* [TESTO RIPORTATO]:
======
Pubblicato su politicadomani Num 56 - Marzo 2006

Legge 30 e mercato del lavoro: quali effetti?
Se lo chiede la Associazione Nuovi Lavori che pubblica i risultati di una ricerca

di Fabio Antonilli

L'impatto avuto dalla legge delega 30 sul mercato del lavoro italiano è l'interrogativo di fondo che ha animato la ricerca condotta dall'Associazione Nuovi Lavori (ANL) su un campione di 1000 aziende. Di questo si è discusso lo scorso 23 febbraio a Roma nella sede del CNEL (Consiglio Nazionale Economia e Lavoro).
Il primo dato consolante è che nelle imprese italiane del settore manifatturiero e del terziario il 73,2% dei contratti è di tipo standard, ossia a tempo indeterminato, full time o part time, e dunque i contratti di lavoro tradizionali costituiscono ancora una larga maggioranza.
A proposito invece di ciò che accade al di là della "cittadella", come la definiva Luciano Gallino, dall'entrata in vigore di quella che è definita impropriamente "legge Biagi", su 26% di contratti non standard solo il 9,2 è riconducibile alle modalità contrattuali flessibili introdotte dal d. lgs. 276 attuativo della delega.
======
* [CONSEGNA 1]:
Rispondi a queste domande sull'articolo dedicato alla legge 30:
(a) Su quante aziende è stata condotta la ricerca dell'Associazione Nuovi Lavori?
(b) Quale percentuale dei contratti nelle imprese italiane è di tipo standard?
(c) Dove si è discusso della ricerca lo scorso 23 febbraio?
* [CONSEGNA 2]: Prosegui l'articolo sulla legge 30 e il mercato del lavoro a partire dall'ultima frase riportata.

* [DATI FORNITI]:
======
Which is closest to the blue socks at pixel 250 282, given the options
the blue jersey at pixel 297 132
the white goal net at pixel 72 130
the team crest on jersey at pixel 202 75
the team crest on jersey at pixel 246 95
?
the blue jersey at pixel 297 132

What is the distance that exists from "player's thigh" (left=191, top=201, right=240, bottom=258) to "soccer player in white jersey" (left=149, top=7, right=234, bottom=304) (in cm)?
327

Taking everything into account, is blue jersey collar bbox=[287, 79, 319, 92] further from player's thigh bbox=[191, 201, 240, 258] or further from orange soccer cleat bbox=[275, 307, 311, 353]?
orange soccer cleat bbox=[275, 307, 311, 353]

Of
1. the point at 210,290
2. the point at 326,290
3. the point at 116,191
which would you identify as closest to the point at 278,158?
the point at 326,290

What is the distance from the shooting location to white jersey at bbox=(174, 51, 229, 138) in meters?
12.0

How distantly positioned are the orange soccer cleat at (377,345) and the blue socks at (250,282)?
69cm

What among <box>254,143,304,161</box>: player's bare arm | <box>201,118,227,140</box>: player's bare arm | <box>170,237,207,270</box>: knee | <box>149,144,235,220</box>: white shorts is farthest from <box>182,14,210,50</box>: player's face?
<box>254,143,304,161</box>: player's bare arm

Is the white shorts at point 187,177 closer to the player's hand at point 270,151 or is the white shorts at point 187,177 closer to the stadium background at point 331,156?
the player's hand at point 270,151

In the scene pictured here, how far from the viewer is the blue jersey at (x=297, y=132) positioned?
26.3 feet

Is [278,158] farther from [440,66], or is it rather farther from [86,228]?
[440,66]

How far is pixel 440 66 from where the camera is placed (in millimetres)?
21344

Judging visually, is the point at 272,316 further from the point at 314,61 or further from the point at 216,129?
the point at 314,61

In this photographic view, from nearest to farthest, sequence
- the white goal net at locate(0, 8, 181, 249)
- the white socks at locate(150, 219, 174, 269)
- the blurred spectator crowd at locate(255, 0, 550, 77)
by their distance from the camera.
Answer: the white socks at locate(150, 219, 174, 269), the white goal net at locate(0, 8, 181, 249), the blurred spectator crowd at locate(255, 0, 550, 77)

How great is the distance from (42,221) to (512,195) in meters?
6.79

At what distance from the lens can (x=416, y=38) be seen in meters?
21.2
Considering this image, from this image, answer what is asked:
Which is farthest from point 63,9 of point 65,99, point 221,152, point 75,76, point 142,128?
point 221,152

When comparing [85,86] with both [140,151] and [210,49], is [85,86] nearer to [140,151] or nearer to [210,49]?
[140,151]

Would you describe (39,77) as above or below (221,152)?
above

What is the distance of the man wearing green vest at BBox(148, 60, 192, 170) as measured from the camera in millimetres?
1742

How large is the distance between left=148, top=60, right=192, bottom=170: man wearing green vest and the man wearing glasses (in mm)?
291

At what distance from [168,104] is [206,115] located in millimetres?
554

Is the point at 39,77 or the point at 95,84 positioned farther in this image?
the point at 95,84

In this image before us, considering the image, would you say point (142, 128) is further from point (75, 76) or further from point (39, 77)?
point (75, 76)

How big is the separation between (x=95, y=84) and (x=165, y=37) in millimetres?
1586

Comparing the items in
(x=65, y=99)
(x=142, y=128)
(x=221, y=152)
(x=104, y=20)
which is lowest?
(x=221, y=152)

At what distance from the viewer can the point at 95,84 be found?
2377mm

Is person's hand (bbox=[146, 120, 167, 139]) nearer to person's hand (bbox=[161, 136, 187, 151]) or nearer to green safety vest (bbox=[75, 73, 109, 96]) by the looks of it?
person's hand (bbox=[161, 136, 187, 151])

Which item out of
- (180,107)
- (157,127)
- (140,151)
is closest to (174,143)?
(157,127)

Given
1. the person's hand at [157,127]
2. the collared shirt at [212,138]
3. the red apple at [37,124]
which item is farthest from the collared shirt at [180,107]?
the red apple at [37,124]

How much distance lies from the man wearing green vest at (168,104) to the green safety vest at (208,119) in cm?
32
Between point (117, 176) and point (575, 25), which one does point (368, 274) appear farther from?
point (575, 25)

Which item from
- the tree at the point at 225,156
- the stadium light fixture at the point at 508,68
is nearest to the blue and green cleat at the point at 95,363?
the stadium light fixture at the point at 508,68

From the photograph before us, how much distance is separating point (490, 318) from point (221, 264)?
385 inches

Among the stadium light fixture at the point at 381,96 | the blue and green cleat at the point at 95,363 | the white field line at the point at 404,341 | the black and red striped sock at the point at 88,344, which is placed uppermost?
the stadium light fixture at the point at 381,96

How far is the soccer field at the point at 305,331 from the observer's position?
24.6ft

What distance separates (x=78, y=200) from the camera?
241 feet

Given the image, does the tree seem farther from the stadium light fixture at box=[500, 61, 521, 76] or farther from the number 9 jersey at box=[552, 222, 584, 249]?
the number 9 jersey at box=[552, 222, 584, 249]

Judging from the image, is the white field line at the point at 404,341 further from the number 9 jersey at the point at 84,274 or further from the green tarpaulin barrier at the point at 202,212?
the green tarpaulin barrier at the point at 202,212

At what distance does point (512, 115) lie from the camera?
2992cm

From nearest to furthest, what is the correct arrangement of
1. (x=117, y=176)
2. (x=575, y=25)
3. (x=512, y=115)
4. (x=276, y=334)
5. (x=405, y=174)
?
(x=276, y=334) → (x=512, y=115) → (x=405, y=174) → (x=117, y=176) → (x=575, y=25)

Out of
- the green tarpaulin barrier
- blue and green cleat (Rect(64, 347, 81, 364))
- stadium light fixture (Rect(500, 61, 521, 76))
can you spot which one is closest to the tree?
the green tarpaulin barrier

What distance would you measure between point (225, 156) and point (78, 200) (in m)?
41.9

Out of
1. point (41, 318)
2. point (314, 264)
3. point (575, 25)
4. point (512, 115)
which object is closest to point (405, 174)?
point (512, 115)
======
* [RISPOSTA 1]:
(a) Su un campione di 1000 aziende.
(b) Il 73,2%.
(c) A Roma, nella sede del CNEL (Consiglio Nazionale Economia e Lavoro).

* [RISPOSTA 2]:
Dunque tanto rumore per nulla. Una legge che non ha funzionato, quindi, né in bene né in male. La responsabilità del fallimento va proprio agli estensori della legge che, da una parte, hanno scritto norme utilizzando una pessima tecnica giuridica - tuonano i giuristi - e, dall'altra, anziché prediligere la "sistematicità" hanno preferito generare un mostro giuridico - come dice il professor Franco Liso, giuslavorista de "La Sapienza" - di ben 86 articoli sostanzialmente inefficaci e inconcludenti.
Entrando nello specifico di quel 9,2% di "atipici" per mezzo della legge 30 è possibile vedere come sostanzialmente ininfluenti siano il contratto di job sharing (0,1%) e di job on call (0,1%). Segno che gli operatori del mercato del lavoro hanno preferito orientarsi sul contratto ad essi affine, cioè il part-time, di cui le due forme di lavoro di nuova introduzione (e qui i relatori del convegno sono tutti d'accordo) sono una "superfetazione". [Prima cioè di vedere il risultato di una riforma ancora allo stato embrionale se ne concepisce un'altra, "superfetazione", uguale concezione di un feto mentre ve ne è già un altro nella matrice.]
Un po' meglio se la passa il lavoro "a progetto" (2,9%), la forma contrattuale che ha come obiettivo quello di dare certezza alle collaborazioni coordinate e continuative, che non sono in grado di rientrare nel lavoro subordinato, vincolando la prestazione del collaboratore ad un progetto o parte di esso.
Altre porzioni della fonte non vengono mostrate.